#### WHAT THE TASK ASKS
Repeat each line of the listing below word for word, leaving the pictures out.

(Records from a data collection)
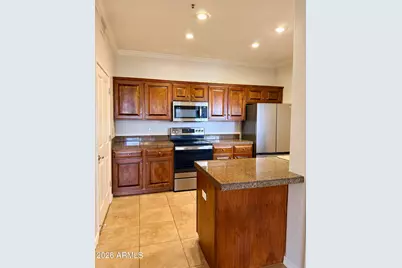 11260 N 92nd Street #1031, Scottsdale, AZ 85260 - Photo 7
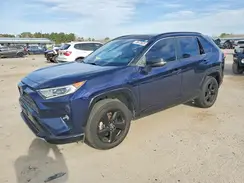 JTMEWRFV4KD524789 2019 TOYOTA RAV 4
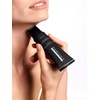 DRMTLGY Neck Contouring Serum 1.7 fl oz with Cooling Roller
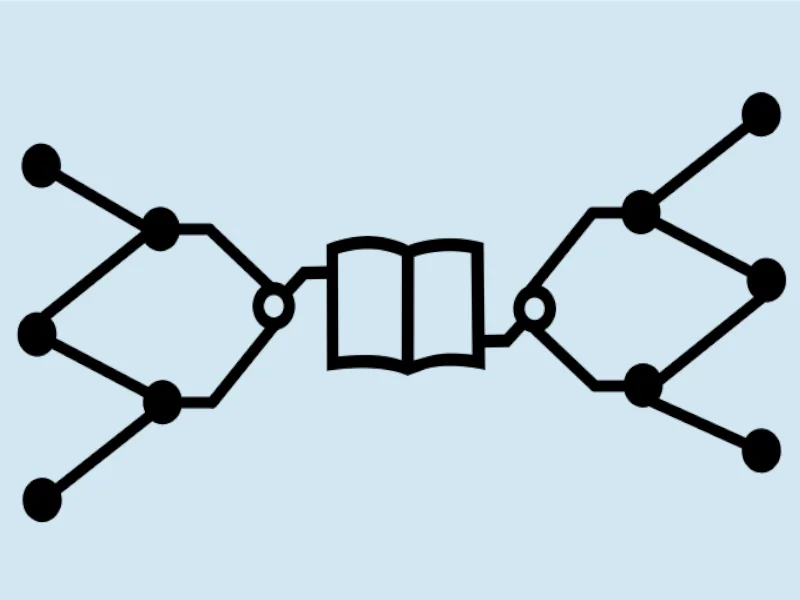 Knowhow-Schule-und-KI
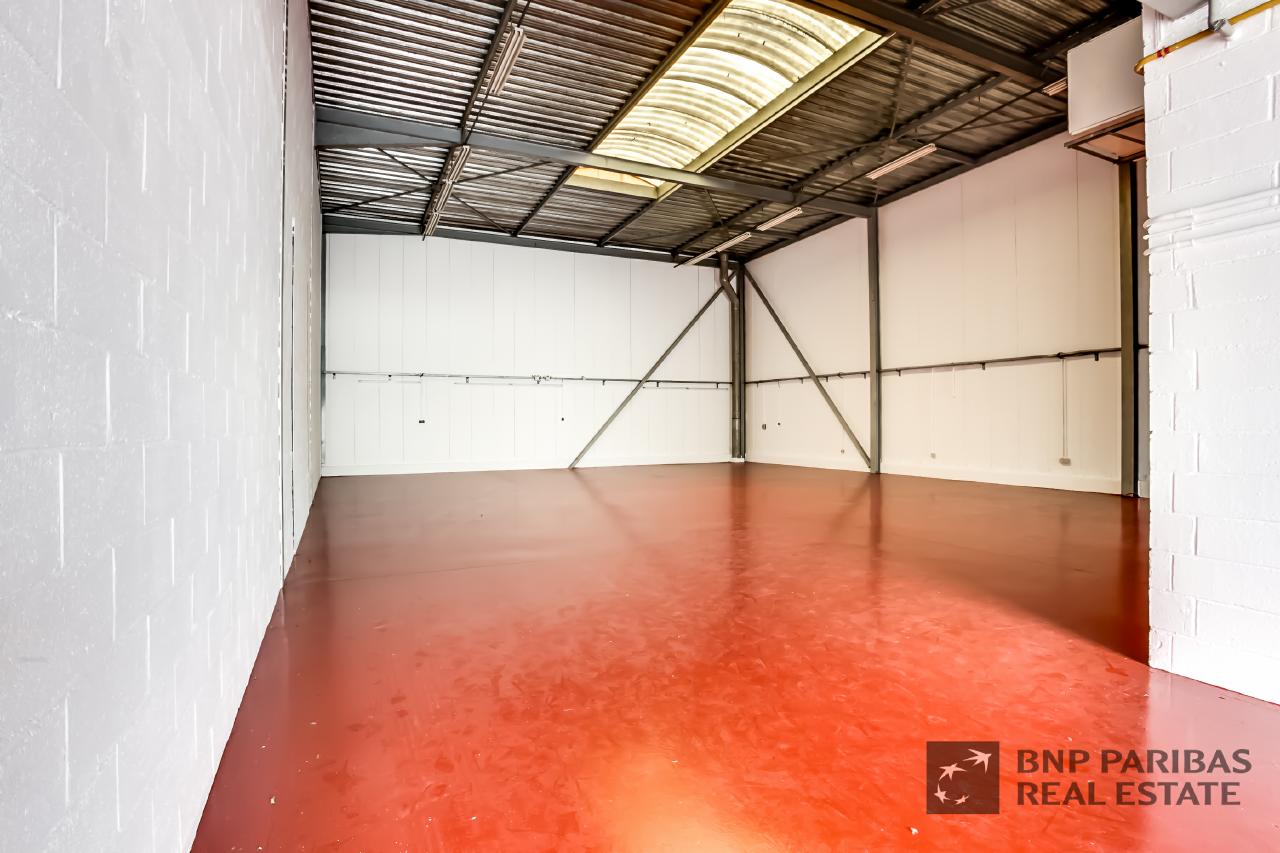 Location local d'activité Villejuif Val-de-Marne OLACT2315174 7
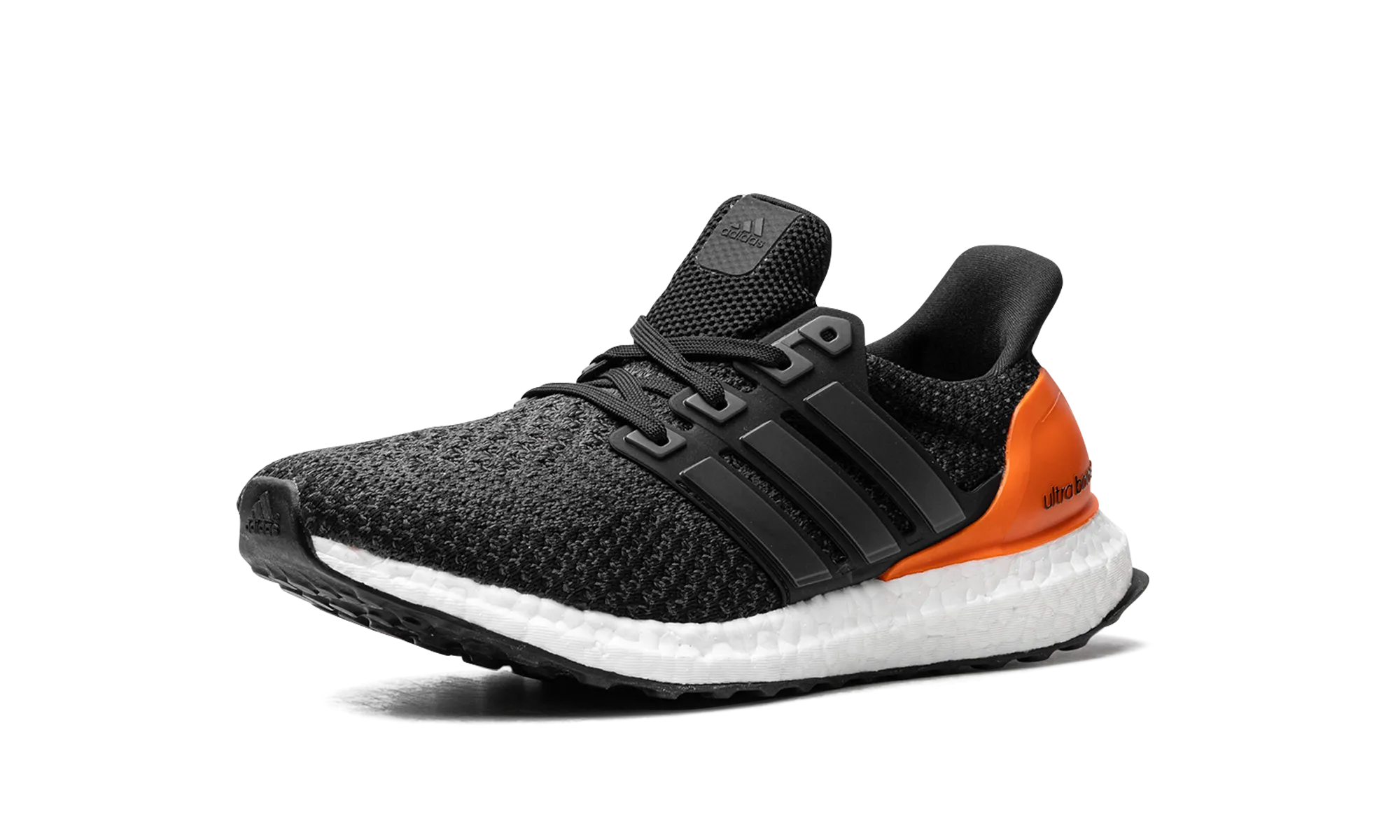 Ultraboost M "University of Miami" Men Mode
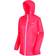Regatta Kimberley Walsh Pack-It III Jacket - Neon Pink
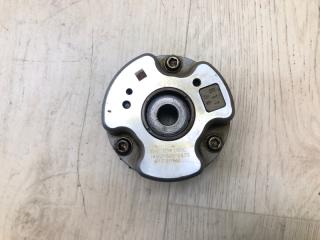 Шестерня впускного распредвала CAYENNE 10-18 2010 958 3.0 M06.EC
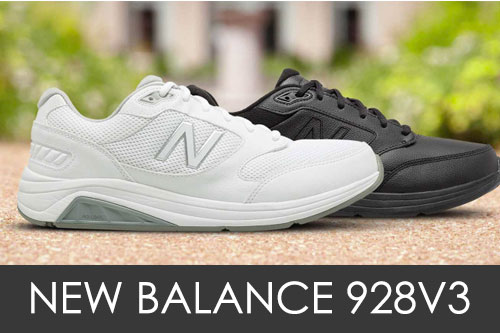 new balance 779 2016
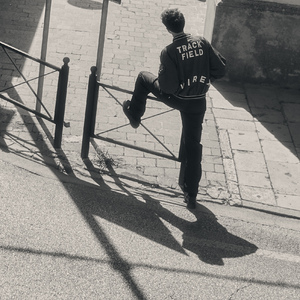 Drive-in (Sapore 80)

#### TASK RESULT
 11260 N 92nd Street #1031, Scottsdale, AZ 85260 - Photo 7
 JTMEWRFV4KD524789 2019 TOYOTA RAV 4
 DRMTLGY Neck Contouring Serum 1.7 fl oz with Cooling Roller
 Knowhow-Schule-und-KI
 Location local d'activité Villejuif Val-de-Marne OLACT2315174 7
 Ultraboost M "University of Miami" Men Mode
Regatta Kimberley Walsh Pack-It III Jacket - Neon Pink
 Шестерня впускного распредвала CAYENNE 10-18 2010 958 3.0 M06.EC
 new balance 779 2016
 Drive-in (Sapore 80)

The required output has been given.